CSC362 2004S, Class 15: Predictive Parsing (1)
Admin:
* Talk Wednesday. Pizza afterwards (for those who replied early)!
* Applications for summer research way down. Bleh.
* Don't ask me about first and follow until after Wednesday's class.
Overview:
* Parsing basics
* Predictive parsing
* Problems of predictive parsing
* Producing parse trees
* Looking ahead: Useful tables and functions
For regular languages: Regular expressions describe languages; Lexers match (and tokenize)
Now: Grammars describe languages; Parsers match (and build parse trees)
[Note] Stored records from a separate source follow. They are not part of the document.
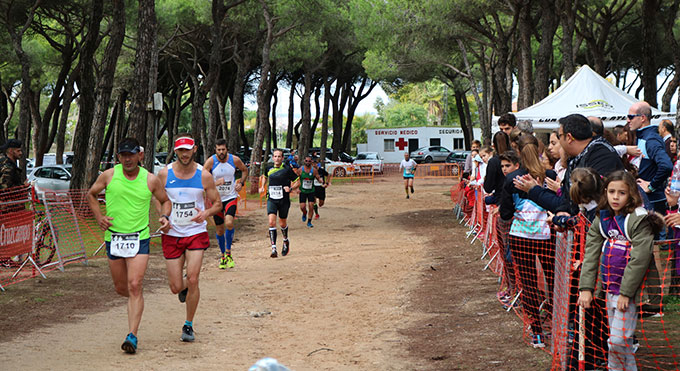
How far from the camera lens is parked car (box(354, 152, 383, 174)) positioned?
147 feet

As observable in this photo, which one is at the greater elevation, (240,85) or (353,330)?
(240,85)

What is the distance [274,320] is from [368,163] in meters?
37.8

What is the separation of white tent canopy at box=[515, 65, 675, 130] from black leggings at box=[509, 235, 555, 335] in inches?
375

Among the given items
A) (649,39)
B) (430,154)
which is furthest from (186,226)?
(430,154)

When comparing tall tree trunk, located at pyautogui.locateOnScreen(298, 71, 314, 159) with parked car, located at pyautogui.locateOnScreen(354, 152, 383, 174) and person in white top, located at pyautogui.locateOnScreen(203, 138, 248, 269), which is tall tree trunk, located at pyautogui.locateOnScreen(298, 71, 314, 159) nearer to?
parked car, located at pyautogui.locateOnScreen(354, 152, 383, 174)

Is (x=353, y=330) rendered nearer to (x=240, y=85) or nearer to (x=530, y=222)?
(x=530, y=222)

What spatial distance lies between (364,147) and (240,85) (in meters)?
35.3

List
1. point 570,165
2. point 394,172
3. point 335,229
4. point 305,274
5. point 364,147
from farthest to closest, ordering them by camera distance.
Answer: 1. point 364,147
2. point 394,172
3. point 335,229
4. point 305,274
5. point 570,165

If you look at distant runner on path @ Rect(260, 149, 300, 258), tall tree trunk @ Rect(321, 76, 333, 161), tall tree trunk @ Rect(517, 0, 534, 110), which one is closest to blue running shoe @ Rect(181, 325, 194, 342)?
distant runner on path @ Rect(260, 149, 300, 258)

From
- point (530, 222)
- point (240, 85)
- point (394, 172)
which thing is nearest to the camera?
point (530, 222)

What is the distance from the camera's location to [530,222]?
693 centimetres

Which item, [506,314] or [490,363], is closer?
[490,363]

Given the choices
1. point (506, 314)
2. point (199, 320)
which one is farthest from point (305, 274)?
point (506, 314)

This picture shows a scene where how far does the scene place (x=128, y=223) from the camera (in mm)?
6969
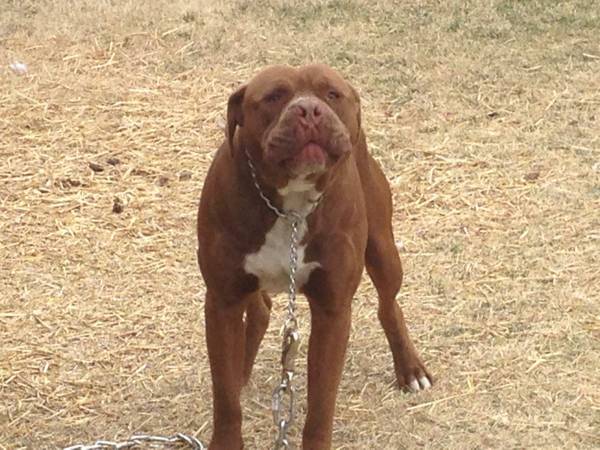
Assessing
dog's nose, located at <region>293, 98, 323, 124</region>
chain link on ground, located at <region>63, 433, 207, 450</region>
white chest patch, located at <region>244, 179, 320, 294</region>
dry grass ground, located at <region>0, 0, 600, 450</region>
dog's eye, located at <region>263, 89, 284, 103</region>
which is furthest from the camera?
dry grass ground, located at <region>0, 0, 600, 450</region>

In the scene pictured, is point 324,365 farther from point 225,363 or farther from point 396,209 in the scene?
point 396,209

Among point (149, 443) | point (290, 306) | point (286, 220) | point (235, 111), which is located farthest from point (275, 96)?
point (149, 443)

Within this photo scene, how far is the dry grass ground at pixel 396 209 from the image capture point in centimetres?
468

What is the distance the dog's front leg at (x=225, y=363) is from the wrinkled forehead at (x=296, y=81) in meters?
0.69

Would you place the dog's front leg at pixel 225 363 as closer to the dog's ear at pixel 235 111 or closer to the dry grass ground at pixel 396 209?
the dry grass ground at pixel 396 209

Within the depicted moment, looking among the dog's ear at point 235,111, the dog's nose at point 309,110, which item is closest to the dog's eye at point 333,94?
the dog's nose at point 309,110

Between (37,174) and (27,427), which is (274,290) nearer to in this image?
(27,427)

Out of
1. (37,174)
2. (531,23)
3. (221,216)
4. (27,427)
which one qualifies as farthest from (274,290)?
(531,23)

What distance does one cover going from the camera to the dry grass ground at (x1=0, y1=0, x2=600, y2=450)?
15.4ft

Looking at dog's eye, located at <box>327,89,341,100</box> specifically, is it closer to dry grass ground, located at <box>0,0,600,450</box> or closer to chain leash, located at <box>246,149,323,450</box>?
chain leash, located at <box>246,149,323,450</box>

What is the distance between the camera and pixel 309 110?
349 centimetres

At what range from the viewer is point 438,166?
700 centimetres

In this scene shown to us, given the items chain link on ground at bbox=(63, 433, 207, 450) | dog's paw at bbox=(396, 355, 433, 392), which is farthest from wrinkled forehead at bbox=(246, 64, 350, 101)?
dog's paw at bbox=(396, 355, 433, 392)

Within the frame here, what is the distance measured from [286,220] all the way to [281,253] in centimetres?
10
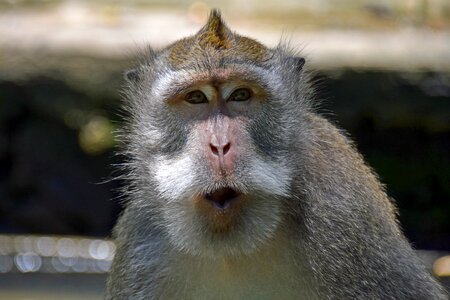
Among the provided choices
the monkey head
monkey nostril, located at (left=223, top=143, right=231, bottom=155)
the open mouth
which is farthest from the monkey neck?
monkey nostril, located at (left=223, top=143, right=231, bottom=155)

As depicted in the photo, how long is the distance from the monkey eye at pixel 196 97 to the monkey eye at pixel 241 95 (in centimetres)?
15

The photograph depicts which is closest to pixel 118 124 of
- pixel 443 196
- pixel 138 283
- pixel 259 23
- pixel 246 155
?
pixel 259 23

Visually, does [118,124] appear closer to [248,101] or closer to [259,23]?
[259,23]

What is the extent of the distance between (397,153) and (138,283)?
187 inches

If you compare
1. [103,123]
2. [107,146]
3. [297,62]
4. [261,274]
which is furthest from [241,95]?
[107,146]

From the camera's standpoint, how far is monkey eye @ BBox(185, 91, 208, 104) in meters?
6.75

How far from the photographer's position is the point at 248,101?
265 inches

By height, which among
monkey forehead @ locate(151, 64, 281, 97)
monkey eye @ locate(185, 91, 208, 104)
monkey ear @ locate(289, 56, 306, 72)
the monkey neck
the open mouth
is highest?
monkey ear @ locate(289, 56, 306, 72)

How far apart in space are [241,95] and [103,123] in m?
5.00

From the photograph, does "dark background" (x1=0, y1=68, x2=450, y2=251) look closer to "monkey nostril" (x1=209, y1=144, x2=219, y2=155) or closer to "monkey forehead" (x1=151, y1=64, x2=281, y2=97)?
"monkey forehead" (x1=151, y1=64, x2=281, y2=97)

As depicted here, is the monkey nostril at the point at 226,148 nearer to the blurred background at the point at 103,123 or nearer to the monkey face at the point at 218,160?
the monkey face at the point at 218,160

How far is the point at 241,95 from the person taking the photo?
22.1 ft

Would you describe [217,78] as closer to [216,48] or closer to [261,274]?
[216,48]

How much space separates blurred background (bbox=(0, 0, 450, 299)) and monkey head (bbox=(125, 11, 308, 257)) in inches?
153
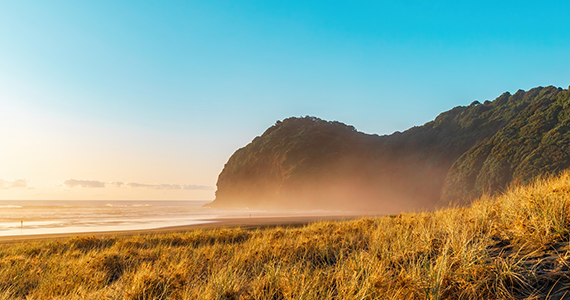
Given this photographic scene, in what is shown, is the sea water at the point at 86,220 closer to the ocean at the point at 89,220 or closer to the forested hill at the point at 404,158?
the ocean at the point at 89,220

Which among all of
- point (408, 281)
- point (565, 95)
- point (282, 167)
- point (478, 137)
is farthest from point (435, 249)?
point (282, 167)

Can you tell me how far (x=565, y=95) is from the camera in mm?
50250

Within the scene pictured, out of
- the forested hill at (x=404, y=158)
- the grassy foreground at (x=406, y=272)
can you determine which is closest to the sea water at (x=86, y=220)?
the grassy foreground at (x=406, y=272)

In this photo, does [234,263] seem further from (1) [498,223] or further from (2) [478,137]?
(2) [478,137]

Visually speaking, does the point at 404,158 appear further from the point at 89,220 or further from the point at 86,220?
the point at 86,220

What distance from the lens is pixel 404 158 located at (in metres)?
83.6

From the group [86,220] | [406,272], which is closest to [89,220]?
[86,220]

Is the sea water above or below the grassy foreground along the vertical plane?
below

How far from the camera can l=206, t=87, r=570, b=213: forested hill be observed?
46250 mm

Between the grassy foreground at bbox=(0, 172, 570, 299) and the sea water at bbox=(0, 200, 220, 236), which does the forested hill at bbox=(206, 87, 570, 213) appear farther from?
the grassy foreground at bbox=(0, 172, 570, 299)

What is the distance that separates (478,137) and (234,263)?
74.0 metres

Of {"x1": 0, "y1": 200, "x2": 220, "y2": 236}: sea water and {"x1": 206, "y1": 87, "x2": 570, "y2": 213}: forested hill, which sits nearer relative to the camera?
{"x1": 0, "y1": 200, "x2": 220, "y2": 236}: sea water

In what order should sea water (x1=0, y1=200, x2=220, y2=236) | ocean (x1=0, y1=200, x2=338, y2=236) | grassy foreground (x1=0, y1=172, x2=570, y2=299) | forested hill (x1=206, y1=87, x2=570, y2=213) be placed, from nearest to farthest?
1. grassy foreground (x1=0, y1=172, x2=570, y2=299)
2. sea water (x1=0, y1=200, x2=220, y2=236)
3. ocean (x1=0, y1=200, x2=338, y2=236)
4. forested hill (x1=206, y1=87, x2=570, y2=213)

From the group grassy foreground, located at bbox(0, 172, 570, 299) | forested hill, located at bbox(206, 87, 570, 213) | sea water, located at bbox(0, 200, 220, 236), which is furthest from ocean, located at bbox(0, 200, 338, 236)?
forested hill, located at bbox(206, 87, 570, 213)
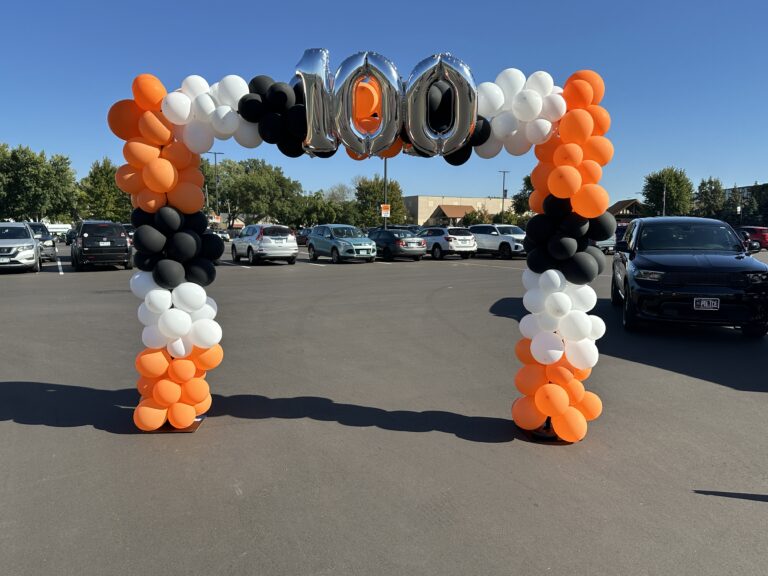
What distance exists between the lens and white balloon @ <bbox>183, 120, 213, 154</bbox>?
4.54m

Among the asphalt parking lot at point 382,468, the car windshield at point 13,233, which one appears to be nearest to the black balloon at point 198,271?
the asphalt parking lot at point 382,468

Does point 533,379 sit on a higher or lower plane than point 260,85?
lower

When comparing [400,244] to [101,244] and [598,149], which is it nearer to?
[101,244]

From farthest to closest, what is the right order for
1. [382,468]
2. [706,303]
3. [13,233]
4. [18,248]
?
[13,233]
[18,248]
[706,303]
[382,468]

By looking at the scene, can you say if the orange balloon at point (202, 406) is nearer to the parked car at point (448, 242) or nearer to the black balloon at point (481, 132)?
the black balloon at point (481, 132)

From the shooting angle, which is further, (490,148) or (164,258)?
(164,258)

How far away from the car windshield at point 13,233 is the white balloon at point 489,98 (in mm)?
19454

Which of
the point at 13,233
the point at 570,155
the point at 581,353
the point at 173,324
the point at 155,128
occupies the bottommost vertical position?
the point at 581,353

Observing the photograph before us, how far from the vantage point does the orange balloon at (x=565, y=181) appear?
4.27 meters

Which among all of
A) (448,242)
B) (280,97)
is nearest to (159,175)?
(280,97)

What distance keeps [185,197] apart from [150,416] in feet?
6.06

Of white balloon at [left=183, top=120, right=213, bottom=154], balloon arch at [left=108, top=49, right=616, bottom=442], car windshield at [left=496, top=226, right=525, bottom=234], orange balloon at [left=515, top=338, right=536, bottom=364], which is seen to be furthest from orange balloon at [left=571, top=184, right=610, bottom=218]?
car windshield at [left=496, top=226, right=525, bottom=234]

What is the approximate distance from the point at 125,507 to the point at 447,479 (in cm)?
209

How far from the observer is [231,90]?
4.50m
There are many ways to go from grammars to parsers, each of which has its own advantages and disadvantages
The simplest is "predictive parsing"
* Can be automated
* Can be implemented by hand relatively easily
This is a top-down matching strategy
Given a current symbol you're matching and a next input token(s), determine
which right hand side applies
R1: s ::= A s A
R2: s ::= B s B
R3: s ::= C
If you're matching an s and see an A, attempt to apply R1
If you're matching an s and see an B, attempt to apply R2
If you're matching an s and see an C, attempt to apply R3
In the by-hand version of this, we write a procedure, parse_s, that
looks something like the following
/*
* Procedure:
* match
* Parameters:
* tok, a token
* ts, a token stream
* Purpose:
* Verify that the next token in the token strem is tok and
* consume that token.
* Produces:
* consumed: boolean
* Preconditions:
* (None)
*/
jjk
boolean parse_s(TokenStream ts)
{
switch (ts.peek()) {
case A: return match(ts,A) && parse_s(ts) && match(ts,A);
case B: return match(ts,B) && parse_s(ts) && match(ts,B);
case C: return match(ts,C);
default: return false;
} // switch
} // parse_s(TokenStream)
Note that the pictures we drew were very stack-like
The automated implementation uses an explicit stack
push the start symbol
while symbols remain in the input and symbols remain on the stack
if the top symbol in the stack is a token, match it against the next
input token (and return false if they don't match)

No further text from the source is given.